## What to produce
Can you repeat the lines below word for word, leaving the pictures out?

==== Given records ====

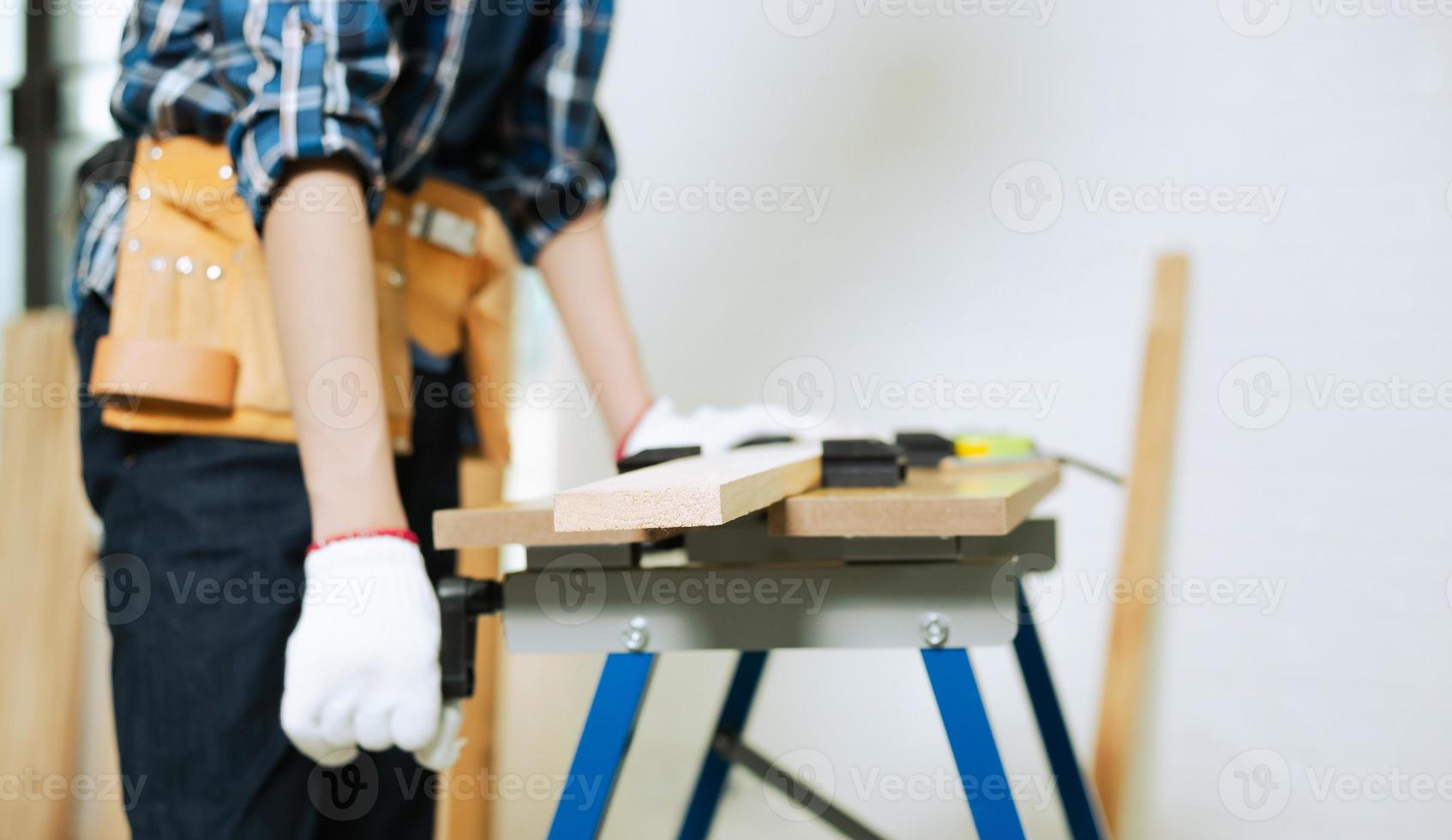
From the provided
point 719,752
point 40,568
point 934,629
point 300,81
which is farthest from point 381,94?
point 40,568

====

## Reply
From the provided
point 719,752
point 40,568
point 934,629
point 300,81
which is farthest from point 381,94?
point 40,568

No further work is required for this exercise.